Re: [RFC PATCH v2 1/2] pci: Create PCIe requester ID interface

Alex Williamson <alex.williamson@xxxxxxxxxx> · Mon, 29 Jul 2013 16:32:20 -0600

On Mon, 2013-07-29 at 15:02 -0600, Bjorn Helgaas wrote:
> On Mon, Jul 29, 2013 at 10:06 AM, Alex Williamson
> <alex.williamson@xxxxxxxxxx> wrote:
> > On Fri, 2013-07-26 at 15:54 -0600, Bjorn Helgaas wrote:
> >> On Thu, Jul 25, 2013 at 11:56:56AM -0600, Alex Williamson wrote:
> 
> >> The "most closely associated device" idea seems confusing to
> >> describe and think about.  I think you want to use it as part of
> >> grouping devices into domains.  But I think we should attack that
> >> problem separately.  For grouping or isolation questions, we have
> >> to pay attention to things like ACS, which are not relevant for
> >> mapping.
━━━━━━━━
Required tasks
a - In the patch discussion, what does Bjorn Helgaas say must be considered for grouping or isolation questions?
b - Continue the patch discussion from the end of the quoted passage.

Extracted information
━━━━━━━━
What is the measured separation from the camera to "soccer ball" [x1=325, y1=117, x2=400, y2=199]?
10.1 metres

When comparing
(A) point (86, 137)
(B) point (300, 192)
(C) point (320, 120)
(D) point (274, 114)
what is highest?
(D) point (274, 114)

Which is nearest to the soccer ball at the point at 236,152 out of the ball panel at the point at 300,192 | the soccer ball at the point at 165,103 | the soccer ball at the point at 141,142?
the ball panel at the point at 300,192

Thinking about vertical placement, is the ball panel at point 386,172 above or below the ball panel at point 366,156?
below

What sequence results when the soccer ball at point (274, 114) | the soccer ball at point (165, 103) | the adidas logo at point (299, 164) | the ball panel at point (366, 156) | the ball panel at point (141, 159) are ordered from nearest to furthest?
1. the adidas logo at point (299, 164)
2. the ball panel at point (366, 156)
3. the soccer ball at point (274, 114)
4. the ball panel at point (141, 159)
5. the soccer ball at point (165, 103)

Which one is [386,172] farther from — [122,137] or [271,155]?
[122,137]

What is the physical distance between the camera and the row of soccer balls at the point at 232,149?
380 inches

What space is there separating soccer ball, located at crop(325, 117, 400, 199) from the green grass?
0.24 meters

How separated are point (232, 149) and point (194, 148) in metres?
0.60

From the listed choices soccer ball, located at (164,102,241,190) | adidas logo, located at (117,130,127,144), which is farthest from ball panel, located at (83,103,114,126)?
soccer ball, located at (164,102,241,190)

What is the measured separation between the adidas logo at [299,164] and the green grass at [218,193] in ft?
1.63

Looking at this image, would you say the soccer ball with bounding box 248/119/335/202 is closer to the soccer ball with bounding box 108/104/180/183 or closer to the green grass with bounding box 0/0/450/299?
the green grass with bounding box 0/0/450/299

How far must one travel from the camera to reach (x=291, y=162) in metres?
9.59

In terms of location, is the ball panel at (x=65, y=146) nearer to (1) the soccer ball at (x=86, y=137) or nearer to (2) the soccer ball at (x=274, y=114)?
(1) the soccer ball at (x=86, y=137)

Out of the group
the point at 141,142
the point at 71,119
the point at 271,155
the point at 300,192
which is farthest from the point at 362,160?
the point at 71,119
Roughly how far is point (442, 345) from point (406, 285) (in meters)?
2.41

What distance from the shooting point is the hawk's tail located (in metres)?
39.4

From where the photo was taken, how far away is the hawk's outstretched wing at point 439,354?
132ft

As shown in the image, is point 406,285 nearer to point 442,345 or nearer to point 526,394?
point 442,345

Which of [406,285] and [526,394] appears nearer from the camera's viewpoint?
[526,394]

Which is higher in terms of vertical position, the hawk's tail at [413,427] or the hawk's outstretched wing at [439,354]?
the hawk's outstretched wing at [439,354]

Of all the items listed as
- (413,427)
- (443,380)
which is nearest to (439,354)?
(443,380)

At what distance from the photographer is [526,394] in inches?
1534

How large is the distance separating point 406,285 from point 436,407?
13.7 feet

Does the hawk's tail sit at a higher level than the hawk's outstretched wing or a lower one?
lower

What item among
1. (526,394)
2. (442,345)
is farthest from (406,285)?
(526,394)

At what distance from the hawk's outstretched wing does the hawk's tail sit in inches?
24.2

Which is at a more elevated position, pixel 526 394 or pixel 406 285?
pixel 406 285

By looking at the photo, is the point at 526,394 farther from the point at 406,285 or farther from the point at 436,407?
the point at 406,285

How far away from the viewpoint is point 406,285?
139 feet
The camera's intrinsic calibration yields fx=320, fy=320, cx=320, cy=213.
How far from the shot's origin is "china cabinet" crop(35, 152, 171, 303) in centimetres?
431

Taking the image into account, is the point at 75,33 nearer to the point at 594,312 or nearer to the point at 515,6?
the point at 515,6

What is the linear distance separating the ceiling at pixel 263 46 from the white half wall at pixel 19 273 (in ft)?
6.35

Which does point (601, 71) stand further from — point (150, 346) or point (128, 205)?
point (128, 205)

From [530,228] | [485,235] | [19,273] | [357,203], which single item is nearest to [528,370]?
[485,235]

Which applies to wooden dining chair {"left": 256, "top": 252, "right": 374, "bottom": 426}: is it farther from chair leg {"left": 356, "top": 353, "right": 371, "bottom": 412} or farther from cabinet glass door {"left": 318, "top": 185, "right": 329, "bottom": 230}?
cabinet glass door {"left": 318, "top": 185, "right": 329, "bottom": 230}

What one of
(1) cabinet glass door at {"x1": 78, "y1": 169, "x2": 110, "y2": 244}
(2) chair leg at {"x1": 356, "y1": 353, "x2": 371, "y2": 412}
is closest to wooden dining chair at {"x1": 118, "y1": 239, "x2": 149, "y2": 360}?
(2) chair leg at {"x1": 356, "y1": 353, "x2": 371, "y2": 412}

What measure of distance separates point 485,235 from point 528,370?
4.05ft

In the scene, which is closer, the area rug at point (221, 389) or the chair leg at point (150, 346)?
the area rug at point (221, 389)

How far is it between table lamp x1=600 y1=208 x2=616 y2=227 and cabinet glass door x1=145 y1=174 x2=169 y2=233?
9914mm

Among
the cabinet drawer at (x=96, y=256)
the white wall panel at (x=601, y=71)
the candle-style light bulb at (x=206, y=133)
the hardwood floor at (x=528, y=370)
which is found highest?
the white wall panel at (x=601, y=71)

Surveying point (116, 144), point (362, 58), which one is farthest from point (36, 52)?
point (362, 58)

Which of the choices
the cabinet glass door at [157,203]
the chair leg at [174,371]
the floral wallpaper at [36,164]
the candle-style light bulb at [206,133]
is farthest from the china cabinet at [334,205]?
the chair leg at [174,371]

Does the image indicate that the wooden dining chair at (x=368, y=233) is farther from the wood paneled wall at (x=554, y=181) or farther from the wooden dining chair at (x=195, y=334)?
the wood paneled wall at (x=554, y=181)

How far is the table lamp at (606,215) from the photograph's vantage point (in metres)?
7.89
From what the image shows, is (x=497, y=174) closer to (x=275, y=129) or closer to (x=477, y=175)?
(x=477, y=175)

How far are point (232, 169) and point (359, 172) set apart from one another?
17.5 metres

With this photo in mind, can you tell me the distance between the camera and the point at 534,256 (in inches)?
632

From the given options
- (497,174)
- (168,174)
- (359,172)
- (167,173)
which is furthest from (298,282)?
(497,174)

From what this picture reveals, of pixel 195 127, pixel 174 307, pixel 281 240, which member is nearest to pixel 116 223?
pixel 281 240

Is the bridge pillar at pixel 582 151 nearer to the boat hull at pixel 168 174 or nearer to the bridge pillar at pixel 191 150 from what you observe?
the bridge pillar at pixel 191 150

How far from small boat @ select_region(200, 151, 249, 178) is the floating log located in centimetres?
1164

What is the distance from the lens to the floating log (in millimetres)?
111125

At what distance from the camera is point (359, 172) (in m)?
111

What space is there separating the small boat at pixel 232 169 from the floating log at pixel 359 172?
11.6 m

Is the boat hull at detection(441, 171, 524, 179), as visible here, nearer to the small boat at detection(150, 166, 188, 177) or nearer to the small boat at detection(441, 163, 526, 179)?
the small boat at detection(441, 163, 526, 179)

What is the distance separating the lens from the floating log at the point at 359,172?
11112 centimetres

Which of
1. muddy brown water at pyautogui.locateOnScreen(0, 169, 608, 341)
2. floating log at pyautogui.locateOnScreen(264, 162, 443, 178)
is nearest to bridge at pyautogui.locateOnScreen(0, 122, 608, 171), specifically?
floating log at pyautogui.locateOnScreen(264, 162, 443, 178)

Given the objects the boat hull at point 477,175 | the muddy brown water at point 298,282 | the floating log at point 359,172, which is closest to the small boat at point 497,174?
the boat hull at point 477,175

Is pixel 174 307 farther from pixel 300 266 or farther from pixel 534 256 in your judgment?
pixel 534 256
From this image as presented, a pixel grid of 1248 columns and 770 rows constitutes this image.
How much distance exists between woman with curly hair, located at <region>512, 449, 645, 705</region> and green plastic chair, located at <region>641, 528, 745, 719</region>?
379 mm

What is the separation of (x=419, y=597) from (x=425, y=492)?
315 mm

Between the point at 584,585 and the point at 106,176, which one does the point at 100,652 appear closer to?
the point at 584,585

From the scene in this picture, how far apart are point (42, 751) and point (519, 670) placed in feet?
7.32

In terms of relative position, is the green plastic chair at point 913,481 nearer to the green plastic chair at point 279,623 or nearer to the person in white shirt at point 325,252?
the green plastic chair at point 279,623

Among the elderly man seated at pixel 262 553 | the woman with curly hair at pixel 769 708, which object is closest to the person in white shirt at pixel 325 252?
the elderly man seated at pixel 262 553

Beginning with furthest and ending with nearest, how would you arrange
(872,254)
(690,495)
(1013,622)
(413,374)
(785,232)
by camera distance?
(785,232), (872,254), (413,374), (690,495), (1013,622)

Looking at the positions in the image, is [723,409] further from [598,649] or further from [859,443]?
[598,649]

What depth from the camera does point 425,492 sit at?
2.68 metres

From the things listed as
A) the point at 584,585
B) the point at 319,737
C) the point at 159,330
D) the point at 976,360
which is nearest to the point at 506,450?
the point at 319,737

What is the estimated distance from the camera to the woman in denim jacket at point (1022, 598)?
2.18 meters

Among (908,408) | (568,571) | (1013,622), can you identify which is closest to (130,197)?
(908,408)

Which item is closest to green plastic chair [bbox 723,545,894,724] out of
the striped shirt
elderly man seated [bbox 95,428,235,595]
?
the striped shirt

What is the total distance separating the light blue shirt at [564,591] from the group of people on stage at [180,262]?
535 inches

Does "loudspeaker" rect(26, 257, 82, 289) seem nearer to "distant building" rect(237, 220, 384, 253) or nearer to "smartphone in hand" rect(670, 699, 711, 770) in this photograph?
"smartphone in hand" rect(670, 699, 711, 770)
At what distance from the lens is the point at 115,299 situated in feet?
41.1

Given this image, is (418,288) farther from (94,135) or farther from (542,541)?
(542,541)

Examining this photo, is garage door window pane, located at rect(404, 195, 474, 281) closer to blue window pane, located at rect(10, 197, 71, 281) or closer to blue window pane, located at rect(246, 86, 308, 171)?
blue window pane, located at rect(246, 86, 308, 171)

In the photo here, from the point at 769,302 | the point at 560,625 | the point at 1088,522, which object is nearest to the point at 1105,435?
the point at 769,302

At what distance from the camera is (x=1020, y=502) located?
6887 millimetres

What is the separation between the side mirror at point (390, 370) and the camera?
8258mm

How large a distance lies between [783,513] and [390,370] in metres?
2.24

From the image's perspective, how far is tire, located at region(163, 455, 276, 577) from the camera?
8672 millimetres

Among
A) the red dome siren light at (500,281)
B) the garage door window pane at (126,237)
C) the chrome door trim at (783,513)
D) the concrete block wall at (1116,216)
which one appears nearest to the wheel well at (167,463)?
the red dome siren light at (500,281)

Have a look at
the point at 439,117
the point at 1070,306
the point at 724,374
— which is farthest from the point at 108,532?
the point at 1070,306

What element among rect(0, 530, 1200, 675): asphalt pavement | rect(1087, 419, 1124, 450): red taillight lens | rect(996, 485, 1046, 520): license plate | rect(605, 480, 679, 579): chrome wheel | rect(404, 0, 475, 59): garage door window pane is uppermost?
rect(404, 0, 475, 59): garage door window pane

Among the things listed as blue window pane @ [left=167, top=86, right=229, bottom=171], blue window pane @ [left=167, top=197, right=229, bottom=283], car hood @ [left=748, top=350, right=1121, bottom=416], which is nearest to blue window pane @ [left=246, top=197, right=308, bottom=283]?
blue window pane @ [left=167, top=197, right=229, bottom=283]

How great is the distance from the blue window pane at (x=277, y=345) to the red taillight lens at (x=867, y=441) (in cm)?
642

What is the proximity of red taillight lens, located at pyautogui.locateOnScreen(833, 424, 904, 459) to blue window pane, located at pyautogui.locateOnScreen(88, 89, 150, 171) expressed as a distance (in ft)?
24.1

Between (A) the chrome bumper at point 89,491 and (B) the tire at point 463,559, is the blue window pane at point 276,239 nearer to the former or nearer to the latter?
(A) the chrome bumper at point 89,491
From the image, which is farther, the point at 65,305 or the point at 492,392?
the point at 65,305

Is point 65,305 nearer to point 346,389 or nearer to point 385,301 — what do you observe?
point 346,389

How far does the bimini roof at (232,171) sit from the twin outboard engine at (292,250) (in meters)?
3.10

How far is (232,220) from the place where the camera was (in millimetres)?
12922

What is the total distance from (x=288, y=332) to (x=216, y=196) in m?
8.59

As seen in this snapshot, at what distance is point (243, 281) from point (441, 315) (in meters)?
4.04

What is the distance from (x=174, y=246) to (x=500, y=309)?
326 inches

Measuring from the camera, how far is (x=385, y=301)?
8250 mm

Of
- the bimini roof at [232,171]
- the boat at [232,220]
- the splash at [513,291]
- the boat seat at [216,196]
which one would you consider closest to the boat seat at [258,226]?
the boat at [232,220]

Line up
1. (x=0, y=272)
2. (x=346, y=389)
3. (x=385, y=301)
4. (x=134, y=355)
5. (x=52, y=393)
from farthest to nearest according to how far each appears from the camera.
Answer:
━━━━━━━━
Responses for each task
a - Things like ACS, which he says are not relevant for mapping.

b -
> >
> > We are only touch isolation insofar as providing an interface for a
> > driver to determine the point in the PCI topology where the requester ID
> > is rooted.  Yes, grouping can make use of that, but I object to the idea
> > that we're approaching some slippery slope of rolling multiple concepts
> > into this patch.  What I'm proposing here is strictly a requester ID
> > interface.  I believe that providing a way for a caller to determine
> > that two devices have a requester ID rooted at the same point in the PCI
> > topology is directly relevant to that interface.
> >
> > pci_find_upstream_pcie_bridge() attempts to do this same thing.
> > Unfortunately, the interface is convoluted, it doesn't handle quirks,
> > and it requires a great deal of work by the caller to then walk the
> > topology and create requester IDs at each step.  This also indicates
> > that at each step, the requester ID is associated with some pci_dev.
> > Providing a pci_dev is simply showing our work and providing context to
> > the requester ID (ie. here's the requester ID and the step along the
> > path from which it was derived.  Here's your top level requester ID and
> > the point in the topology where it's based).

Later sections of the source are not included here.